Sirkka Turkka often seems to have more of a soft spot for animals than for people. People can be arrogant, or worse; people can hurt you in their lovelessness, or even their love. So you better keep your distance from them, just to be sure they don’t.
‘I keep pain at bay. I don’t let it come near me,’ writes Sirkka Turkka, at a moment, no doubt, when it is already too late. The collection containing this line opens with the sentence: ‘Letters I never answer, let alone that I should start a correspondence myself. It never pays, it just consumes energy.’ A poet who cannot be bothered to write? So what about all those poems of longing and loss – even pain? Poetry, after all, is there to be read. Here we see the paradox apparent in someone who expresses her deepest feelings and doubts in poetry, yet doing all she can to prevent those around to her to come close. ‘I am a solar system by myself, I am completely independent, if I want to be.’ Independence may be the most characteristic feature of Turkka’s poetry. Since her debut collection Huone avaruudessa (‘A Room in Space’) she has published some ten volumes of poetry that have ensured her a unique place in Finnish letters. She has won important awards for her work: in 1987 she received the Finlandia Prize for her collection Tule takaisin, pikku Sheba (‘Come Back, Little Sheba’), and last year she was awarded the Eino Leino Prize for her entire oeuvre.

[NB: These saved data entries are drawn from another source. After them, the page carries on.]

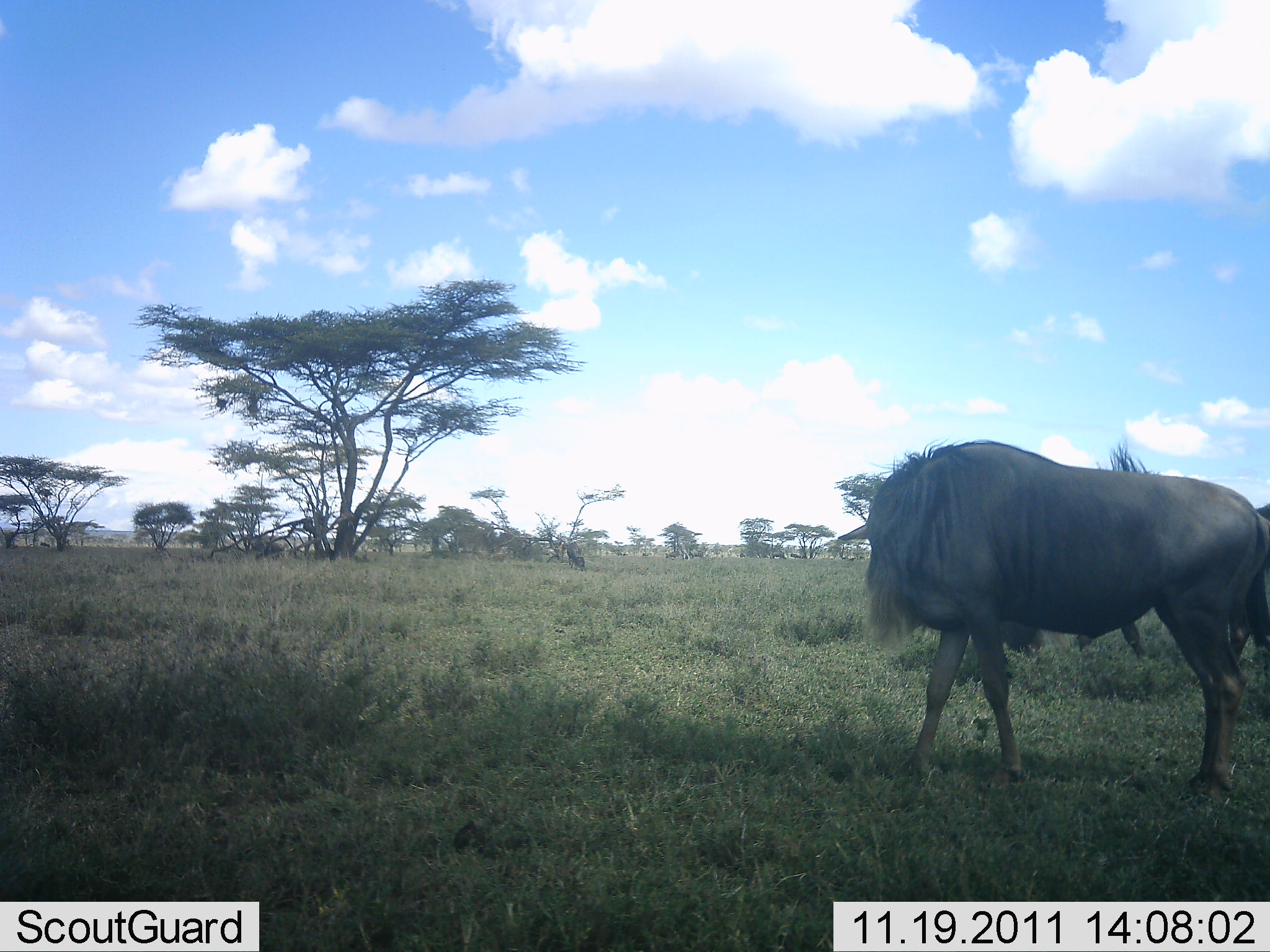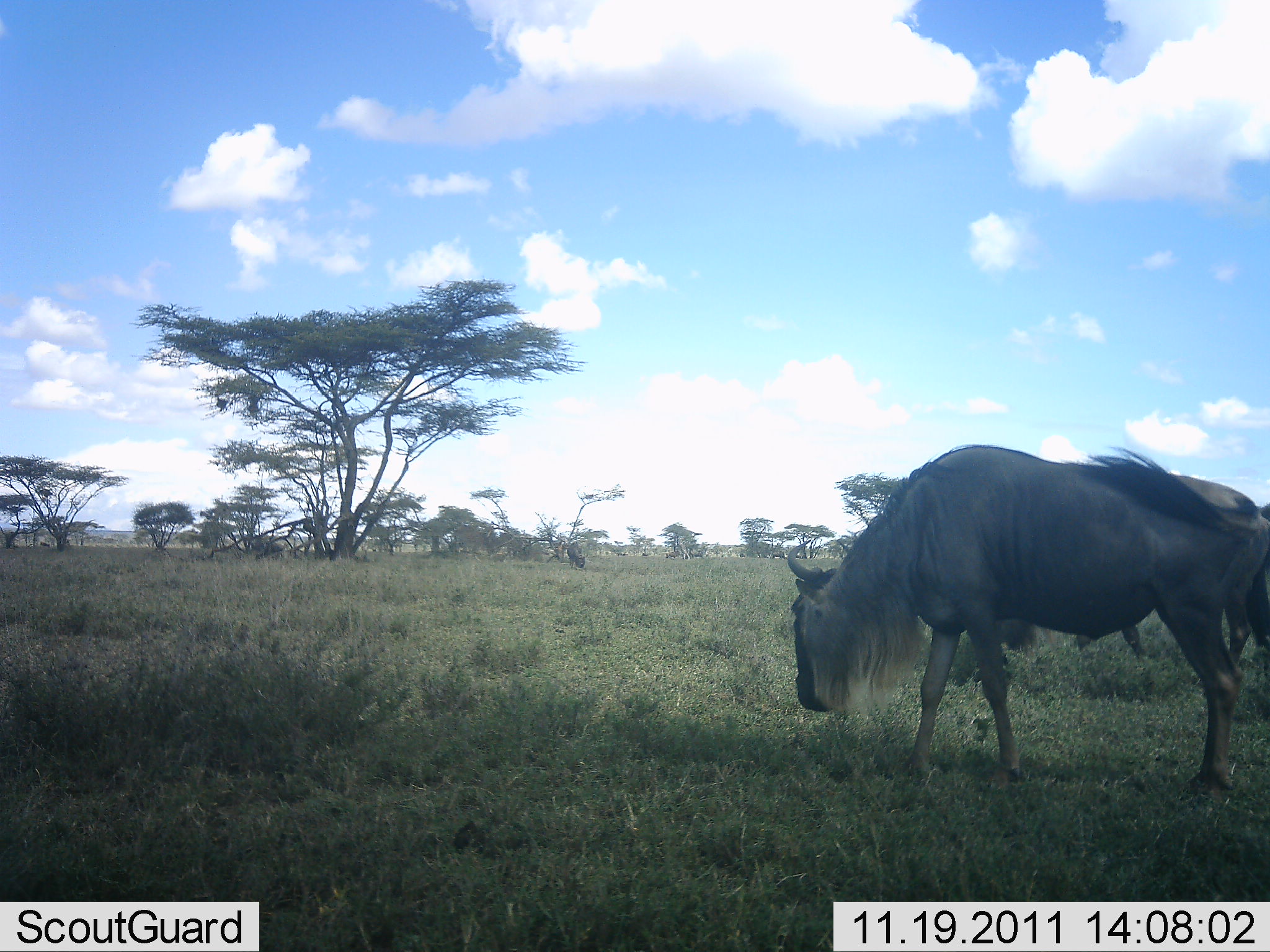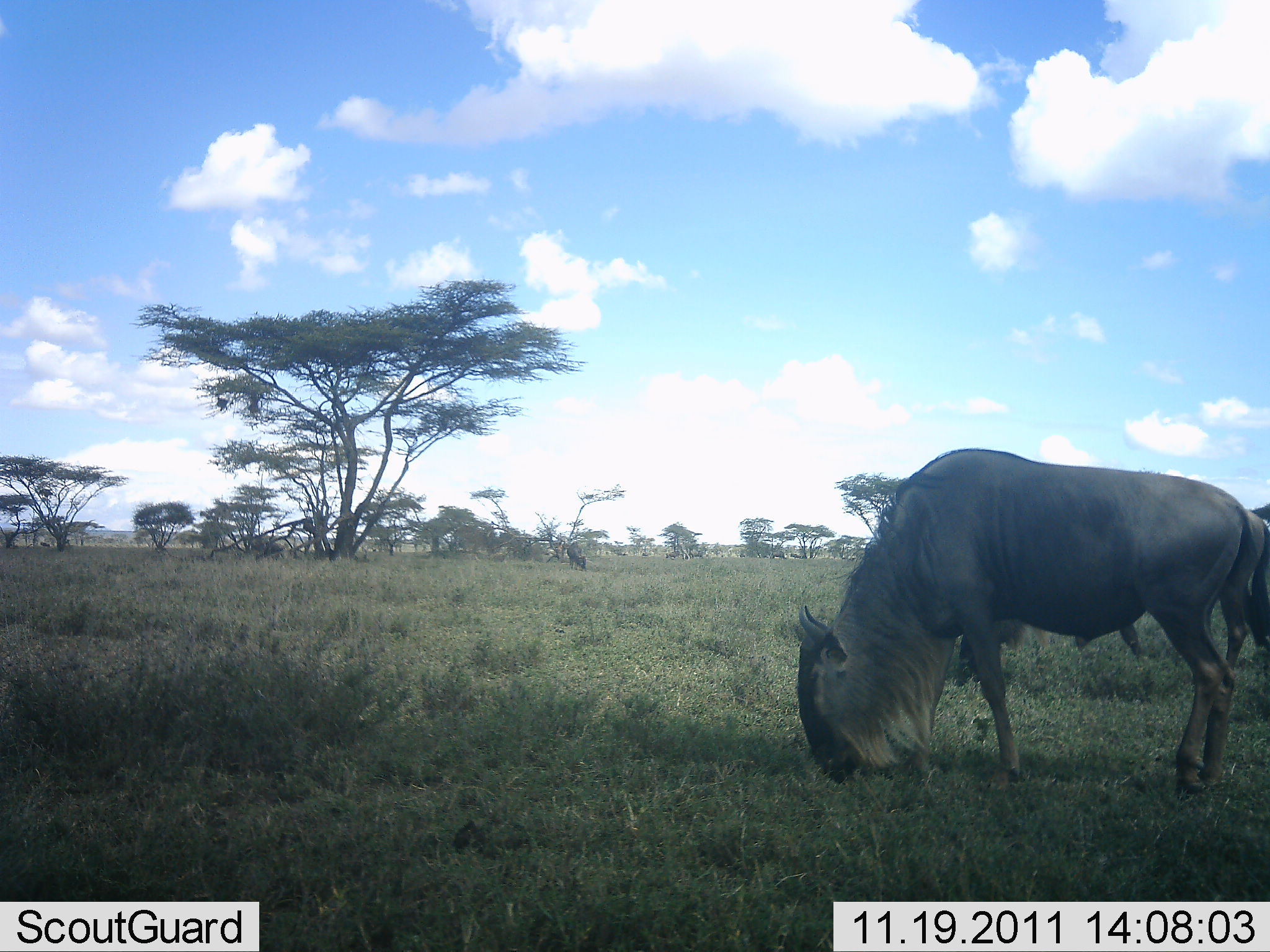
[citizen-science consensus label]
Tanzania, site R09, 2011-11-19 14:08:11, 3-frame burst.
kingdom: Animalia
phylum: Chordata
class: Mammalia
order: Artiodactyla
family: Bovidae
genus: Connochaetes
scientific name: Connochaetes taurinus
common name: blue wildebeest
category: wildebeest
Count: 2.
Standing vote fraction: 40%.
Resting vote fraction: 0%.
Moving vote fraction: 0%.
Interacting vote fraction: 0%.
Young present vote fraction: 0%.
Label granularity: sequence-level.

Turkka’s poetry defies classification as part of some trend or development. She has a voice all her own. Her style has a natural directness and coolness that is alien to literary affectation and false sentimentality, and which, while seeming to create a distance at first, soon takes us in. Turkka has worked with horses and other animals. Animals have no use for fancy language, they respond to simple, direct words, straight from the heart. No use pretending. This is the way her poetry works. I should not be surprised if she tried out her new poems on her animals first.
[Sirkka Turkka took part in the Poetry International Festival Rotterdam 2001. This text was written on that occasion.]